Her interest in journalism began as a child when the sole operator of the Vegriville Observer would welcome her observing his production of the paper. Partly due to male students at the University of Manitoba participating in the Second World War, Holt became the first female managing editor of the student newspaper The Manitoban and university correspondent for the Winnipeg Free Press. On D-Day, her first day using the machine, Holt mistakenly clogged up the teletype machine at the Canadian Press in Calgary.

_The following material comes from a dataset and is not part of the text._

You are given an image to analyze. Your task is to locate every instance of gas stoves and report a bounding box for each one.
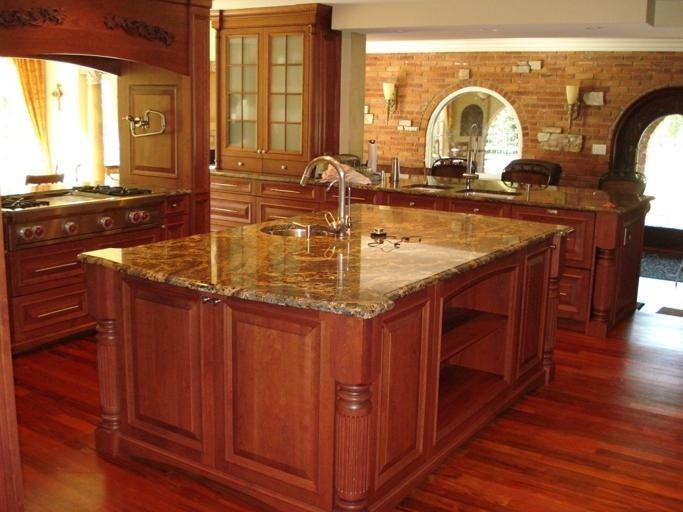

A few months later, she started her career at The Vancouver Sun. At the start of Holt's journalism career, women were rarely employed as professional journalists. She gained a reputation as a tough reporter by working in traditionally-male beats such as crime and waterfront reporting. Holt's style was seen as tough advocacy or crusading investigative journalism in potentially-controversial topics such as prostitution. Sexism incidents included coworkers handing her photos of nude women and being told by her editor she would be fired if she again snuck into the male-only Terminal Club to cover a story.

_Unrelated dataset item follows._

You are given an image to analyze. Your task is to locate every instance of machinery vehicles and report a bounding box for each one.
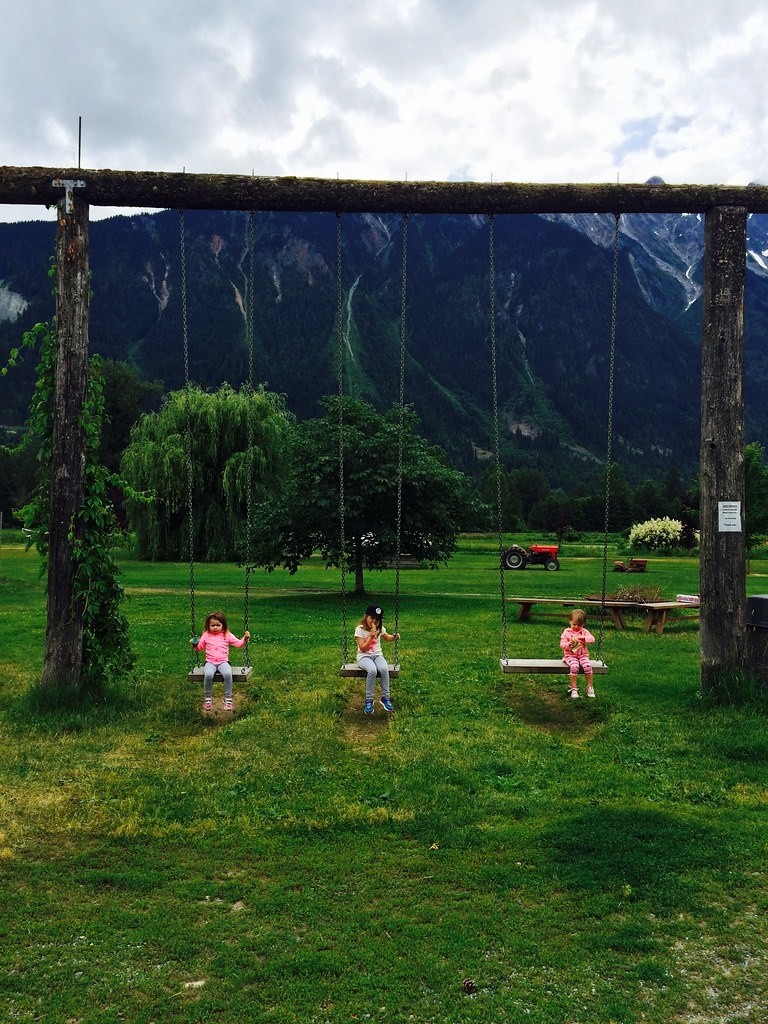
[500,544,560,571]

During a 1970 strike by Sun employees, Holt was a labour negotiator and vice-president of the Newspaper Guild and actively worked for the Vancouver Express. In 1996, Holt was also inducted into the Canadian News Hall of Fame — the first female journalist in B.C. to receive the distinction.

== Politics ==
British Columbia Senator Ray Perrault engaged Holt with Liberal leader Pierre Elliott Trudeau. Initially, she was critical of Trudeau and had written a story about his wife but became favourable to him after he was willing to accept her criticism. In the 1974 election, Holt was elected to the Canadian House of Commons as the Liberal candidate for the British Columbia riding of Vancouver Kingsway. She was one of only two women representing British Columbia. She was defeated in the 1979 election and the 1980 election. She did not enjoy her leave of absence from journalism to sit in Parliament and face anti-Semitism and anti-feminism. She called Parliament a 'silly old boys' club' and a waste of time.

Holt moved to Maple Falls, Washington, and temporarily worked for the campaign for U.S. President George H. W. Bush.

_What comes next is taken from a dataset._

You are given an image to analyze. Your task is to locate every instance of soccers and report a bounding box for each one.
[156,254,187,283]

In 1981, Holt started a three-year term as a member of the National Parole Board.

In 2006, she publicly criticized Vancouver Mayor Sam Sullivan for seeking a court order to remove lengthy protests by Falun Gong from outside the embassy of China on Granville Street.

== Recognition ==
In 1996, Holt was made a Member of the Order of Canada for her "lifetime commitment to assisting those suffering from injustice, persecution and poverty".

== Personal life ==
In 1949, she married Leon Holt. They remained together but childless until his death in 1985.

After purchasing what turned out to be one of Vancouver's notorious "leaky condos" in 1999, Holt waged a publicly vocal, seven-year legal action seeking financial compensation for repairs.

After 2010, she lived her final years in the Seton Villa Seniors' Centre in Burnaby. She died at the age of 92 in January 2015.

== Selected bibliography ==
- Terror in the Name of God: The Story of the Sons of Freedom (1964) — Mistakenly reports that Sons of Freedom are Doukhobors.
- Sex and the Teen Age Revolution (1967)
- The Devil's Butler (1972) — Drugs, hippies and murders by Satan's Angels Motorcycle Club.
- The Other Mrs. Diefenbaker (1982) — Biography on Edna Diefenbaker.
- Memoirs of a Loose Cannon (2008) — Personal memoirs.